*Brano estratto*
-.-.-

Questi accorgimenti gli permisero di stare più in equilibrio, di caricare meglio il peso, di battere la palla più in anticipo e con più potenza. Conseguenza fu che diventò più aggressivo al piatto, sventolando più presto nel conteggio. Passò da uno dei più passivi battitori sul primo lancio a diventare uno dei più aggressivi. E non fu un cambiamento voluto, fu solo una questione di aver posto più fiducia in se stesso. Cominciò a colpire meglio palle in tutte le parti della zona, tutti lanci che prima erano rotolanti in diamante.
Questi accorgimenti avvennero tutti naturalmente, semplicemente liberando la mente.

-.-.-

*Materiale fornito*
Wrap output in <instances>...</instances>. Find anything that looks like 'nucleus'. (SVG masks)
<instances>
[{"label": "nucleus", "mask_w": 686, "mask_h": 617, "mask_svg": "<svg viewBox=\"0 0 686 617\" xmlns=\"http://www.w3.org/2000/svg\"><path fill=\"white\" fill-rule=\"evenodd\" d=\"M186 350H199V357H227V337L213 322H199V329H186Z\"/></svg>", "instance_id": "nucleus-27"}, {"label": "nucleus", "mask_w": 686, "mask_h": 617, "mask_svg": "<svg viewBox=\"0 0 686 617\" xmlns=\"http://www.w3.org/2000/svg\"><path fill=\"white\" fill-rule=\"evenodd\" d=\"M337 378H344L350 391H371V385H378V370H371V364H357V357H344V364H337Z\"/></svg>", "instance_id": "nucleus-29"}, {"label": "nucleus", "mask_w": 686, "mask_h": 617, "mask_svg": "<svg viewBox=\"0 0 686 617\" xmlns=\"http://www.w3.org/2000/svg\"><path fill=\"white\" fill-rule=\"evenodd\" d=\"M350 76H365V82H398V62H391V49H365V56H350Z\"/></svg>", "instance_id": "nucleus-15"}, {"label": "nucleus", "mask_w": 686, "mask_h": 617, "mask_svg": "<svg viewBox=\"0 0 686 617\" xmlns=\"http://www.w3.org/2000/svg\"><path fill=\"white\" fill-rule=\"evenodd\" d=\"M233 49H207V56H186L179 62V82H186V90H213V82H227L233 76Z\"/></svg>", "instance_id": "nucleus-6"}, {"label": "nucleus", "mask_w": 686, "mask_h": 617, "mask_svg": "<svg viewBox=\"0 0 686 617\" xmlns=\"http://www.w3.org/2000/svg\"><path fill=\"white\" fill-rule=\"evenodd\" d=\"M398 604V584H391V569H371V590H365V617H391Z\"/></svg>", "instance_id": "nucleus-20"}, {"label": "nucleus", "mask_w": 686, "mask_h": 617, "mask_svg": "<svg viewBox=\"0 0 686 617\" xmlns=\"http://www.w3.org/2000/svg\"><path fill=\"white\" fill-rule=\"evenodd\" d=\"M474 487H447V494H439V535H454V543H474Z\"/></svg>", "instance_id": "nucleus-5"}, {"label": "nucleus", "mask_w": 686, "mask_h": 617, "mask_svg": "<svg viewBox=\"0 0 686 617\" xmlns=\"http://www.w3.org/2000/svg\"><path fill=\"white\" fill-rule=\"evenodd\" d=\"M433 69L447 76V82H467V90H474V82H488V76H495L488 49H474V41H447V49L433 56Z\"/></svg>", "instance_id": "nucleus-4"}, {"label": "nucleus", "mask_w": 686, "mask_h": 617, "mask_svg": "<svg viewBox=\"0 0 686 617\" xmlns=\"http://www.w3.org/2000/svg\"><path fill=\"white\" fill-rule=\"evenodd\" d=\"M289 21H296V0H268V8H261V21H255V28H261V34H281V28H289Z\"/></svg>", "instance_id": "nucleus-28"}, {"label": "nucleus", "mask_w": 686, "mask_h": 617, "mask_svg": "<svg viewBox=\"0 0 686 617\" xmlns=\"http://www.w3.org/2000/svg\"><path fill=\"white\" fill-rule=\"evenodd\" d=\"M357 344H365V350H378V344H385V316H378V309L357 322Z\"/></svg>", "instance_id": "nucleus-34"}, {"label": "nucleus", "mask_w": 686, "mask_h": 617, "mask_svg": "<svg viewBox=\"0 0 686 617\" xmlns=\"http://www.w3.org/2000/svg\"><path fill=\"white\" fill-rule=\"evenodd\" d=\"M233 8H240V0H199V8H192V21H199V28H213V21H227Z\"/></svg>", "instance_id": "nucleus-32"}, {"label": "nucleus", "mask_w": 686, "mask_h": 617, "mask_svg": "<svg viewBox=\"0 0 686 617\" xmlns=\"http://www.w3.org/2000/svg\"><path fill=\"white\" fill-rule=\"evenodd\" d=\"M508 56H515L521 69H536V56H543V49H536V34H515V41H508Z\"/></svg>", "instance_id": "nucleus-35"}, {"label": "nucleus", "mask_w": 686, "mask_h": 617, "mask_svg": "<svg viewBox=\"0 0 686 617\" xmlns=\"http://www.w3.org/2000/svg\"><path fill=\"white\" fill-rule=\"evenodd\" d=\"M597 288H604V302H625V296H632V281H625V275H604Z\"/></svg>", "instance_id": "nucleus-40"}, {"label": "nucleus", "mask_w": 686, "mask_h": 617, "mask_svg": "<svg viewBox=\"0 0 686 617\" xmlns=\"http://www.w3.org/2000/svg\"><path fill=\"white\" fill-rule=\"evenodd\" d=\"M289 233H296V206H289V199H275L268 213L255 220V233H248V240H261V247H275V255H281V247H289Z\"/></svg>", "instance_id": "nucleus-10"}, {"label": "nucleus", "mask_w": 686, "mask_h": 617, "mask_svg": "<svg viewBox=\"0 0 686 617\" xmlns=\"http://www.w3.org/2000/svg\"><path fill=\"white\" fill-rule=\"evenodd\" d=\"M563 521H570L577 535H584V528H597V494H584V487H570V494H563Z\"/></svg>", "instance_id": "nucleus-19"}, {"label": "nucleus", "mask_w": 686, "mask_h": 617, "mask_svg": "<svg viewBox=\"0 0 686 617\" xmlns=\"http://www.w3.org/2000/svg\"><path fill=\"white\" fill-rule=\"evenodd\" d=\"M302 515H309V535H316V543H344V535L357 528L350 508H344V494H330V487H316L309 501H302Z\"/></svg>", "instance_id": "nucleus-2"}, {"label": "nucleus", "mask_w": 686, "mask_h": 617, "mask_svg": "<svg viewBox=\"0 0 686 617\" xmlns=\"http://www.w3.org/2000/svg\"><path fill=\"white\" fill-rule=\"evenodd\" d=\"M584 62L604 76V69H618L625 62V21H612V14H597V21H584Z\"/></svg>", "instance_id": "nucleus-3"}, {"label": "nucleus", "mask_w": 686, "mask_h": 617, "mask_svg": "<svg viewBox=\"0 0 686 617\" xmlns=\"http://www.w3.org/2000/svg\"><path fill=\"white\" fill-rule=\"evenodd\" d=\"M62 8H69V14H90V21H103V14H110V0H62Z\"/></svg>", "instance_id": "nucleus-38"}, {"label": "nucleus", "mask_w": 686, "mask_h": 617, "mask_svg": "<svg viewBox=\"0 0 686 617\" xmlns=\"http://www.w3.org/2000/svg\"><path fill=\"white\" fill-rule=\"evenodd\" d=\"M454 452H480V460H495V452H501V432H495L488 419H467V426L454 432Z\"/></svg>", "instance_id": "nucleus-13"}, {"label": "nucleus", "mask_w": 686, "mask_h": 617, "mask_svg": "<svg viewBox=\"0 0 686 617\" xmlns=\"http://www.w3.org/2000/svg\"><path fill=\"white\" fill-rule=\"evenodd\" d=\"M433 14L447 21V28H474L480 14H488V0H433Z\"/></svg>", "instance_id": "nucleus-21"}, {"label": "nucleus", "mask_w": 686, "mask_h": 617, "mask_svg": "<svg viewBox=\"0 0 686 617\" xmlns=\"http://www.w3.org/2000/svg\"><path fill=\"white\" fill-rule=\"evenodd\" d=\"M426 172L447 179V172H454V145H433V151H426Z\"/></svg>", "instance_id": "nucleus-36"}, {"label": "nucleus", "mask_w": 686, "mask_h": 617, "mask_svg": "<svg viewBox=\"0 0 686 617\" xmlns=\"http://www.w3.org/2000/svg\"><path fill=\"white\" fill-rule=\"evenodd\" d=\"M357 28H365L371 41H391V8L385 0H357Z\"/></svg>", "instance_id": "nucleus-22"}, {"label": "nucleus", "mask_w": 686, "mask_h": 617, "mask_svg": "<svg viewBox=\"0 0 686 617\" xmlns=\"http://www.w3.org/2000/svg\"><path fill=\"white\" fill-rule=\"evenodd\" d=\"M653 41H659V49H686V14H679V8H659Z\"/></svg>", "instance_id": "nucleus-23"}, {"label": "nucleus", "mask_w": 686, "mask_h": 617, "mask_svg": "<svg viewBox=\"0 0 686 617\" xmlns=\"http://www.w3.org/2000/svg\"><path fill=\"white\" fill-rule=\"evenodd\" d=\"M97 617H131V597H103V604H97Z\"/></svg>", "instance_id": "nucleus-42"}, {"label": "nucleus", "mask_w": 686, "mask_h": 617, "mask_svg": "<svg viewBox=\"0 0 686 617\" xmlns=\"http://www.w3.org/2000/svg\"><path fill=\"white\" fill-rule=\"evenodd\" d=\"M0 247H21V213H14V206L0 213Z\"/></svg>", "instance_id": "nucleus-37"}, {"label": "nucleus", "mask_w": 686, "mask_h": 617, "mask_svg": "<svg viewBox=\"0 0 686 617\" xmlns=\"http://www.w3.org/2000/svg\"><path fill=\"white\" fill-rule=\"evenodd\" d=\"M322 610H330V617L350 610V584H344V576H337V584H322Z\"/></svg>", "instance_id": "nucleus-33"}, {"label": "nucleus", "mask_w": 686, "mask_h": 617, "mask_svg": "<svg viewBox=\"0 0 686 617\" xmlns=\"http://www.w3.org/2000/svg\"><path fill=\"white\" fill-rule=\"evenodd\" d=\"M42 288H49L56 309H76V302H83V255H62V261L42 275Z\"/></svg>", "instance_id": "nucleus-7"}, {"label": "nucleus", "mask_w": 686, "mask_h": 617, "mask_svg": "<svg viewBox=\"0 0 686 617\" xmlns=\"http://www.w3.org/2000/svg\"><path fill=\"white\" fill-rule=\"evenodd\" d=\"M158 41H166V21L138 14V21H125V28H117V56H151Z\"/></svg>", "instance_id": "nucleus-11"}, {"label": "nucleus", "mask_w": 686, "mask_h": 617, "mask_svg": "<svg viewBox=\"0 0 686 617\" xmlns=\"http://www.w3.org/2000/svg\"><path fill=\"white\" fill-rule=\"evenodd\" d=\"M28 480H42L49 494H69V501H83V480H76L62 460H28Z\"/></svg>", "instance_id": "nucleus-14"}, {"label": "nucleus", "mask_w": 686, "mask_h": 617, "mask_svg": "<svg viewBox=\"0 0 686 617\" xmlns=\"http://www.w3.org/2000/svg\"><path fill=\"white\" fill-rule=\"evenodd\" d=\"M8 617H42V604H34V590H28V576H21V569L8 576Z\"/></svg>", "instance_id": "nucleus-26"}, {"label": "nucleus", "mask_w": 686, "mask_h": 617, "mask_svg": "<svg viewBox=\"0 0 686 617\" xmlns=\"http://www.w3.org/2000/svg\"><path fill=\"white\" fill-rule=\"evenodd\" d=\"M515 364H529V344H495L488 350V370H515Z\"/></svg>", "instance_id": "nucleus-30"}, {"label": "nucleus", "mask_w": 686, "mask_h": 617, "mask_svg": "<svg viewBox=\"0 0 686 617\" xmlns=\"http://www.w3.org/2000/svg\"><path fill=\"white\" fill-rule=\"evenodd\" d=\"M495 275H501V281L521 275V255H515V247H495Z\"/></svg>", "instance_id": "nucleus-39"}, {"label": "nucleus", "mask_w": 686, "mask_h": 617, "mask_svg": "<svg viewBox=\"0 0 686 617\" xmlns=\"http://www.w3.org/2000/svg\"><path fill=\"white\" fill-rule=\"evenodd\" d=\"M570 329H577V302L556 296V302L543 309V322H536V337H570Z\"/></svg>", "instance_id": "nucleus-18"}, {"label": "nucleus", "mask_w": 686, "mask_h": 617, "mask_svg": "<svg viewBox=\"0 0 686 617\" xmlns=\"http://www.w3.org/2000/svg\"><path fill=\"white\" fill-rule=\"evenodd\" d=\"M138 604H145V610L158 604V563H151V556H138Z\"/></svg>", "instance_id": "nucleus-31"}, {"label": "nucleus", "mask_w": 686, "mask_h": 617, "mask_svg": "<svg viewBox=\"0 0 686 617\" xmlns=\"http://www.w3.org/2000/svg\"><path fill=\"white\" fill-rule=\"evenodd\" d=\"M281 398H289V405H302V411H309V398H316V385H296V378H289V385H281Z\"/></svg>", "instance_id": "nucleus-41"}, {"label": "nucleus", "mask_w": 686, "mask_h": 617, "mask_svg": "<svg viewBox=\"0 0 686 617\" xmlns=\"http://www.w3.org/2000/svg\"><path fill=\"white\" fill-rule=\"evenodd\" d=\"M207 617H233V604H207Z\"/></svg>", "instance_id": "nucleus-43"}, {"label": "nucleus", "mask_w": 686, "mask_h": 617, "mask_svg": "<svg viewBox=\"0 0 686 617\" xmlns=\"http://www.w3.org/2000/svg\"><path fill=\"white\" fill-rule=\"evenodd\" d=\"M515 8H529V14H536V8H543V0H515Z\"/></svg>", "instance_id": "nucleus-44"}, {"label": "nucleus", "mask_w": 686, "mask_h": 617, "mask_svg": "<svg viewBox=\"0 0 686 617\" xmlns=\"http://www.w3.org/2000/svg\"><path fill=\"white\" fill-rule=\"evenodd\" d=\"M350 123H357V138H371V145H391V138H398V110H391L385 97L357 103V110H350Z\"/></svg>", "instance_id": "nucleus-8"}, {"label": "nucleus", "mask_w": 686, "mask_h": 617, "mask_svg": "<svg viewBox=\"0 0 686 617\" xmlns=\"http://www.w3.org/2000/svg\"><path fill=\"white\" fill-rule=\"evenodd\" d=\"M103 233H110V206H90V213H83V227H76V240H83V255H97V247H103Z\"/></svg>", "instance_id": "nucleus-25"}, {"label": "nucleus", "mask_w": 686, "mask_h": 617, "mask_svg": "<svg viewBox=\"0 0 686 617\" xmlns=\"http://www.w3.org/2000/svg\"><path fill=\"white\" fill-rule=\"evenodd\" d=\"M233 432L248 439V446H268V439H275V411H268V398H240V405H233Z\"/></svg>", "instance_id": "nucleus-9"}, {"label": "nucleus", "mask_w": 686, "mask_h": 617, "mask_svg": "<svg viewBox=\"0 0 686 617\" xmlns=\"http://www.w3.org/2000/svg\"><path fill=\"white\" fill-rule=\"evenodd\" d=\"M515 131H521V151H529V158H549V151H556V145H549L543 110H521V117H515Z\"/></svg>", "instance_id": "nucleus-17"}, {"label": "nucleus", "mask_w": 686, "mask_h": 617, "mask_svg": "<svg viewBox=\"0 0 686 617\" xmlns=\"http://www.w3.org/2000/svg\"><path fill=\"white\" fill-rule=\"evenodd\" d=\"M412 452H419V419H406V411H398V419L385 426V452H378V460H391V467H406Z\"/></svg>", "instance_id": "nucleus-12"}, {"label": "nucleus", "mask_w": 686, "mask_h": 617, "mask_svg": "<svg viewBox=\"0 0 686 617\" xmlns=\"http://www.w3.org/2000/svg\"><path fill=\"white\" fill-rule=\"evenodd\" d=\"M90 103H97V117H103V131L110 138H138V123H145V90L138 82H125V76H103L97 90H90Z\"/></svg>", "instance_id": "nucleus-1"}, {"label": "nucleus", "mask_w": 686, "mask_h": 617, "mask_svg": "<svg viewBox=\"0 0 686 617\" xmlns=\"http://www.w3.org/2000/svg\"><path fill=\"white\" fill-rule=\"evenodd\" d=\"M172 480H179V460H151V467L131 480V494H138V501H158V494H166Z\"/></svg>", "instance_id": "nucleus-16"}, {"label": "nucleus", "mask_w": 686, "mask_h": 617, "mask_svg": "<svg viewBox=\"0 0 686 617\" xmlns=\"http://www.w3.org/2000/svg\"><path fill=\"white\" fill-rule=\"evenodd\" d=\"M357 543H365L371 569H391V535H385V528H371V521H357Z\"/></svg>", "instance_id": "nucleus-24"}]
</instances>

-.-.-

*Consegna*
Riscrivi il brano sul battitore da "Questi accorgimenti gli" giù fino a "rotolanti in diamante.", e metti "pallina" al posto di "palla".

*Risposta svolta*
Questi accorgimenti gli permisero di stare più in equilibrio, di caricare meglio il peso, di battere la pallina più in anticipo e con più potenza. Conseguenza fu che diventò più aggressivo al piatto, sventolando più presto nel conteggio. Passò da uno dei più passivi battitori sul primo lancio a diventare uno dei più aggressivi. E non fu un cambiamento voluto, fu solo una questione di aver posto più fiducia in se stesso. Cominciò a colpire meglio palle in tutte le parti della zona, tutti lanci che prima erano rotolanti in diamante.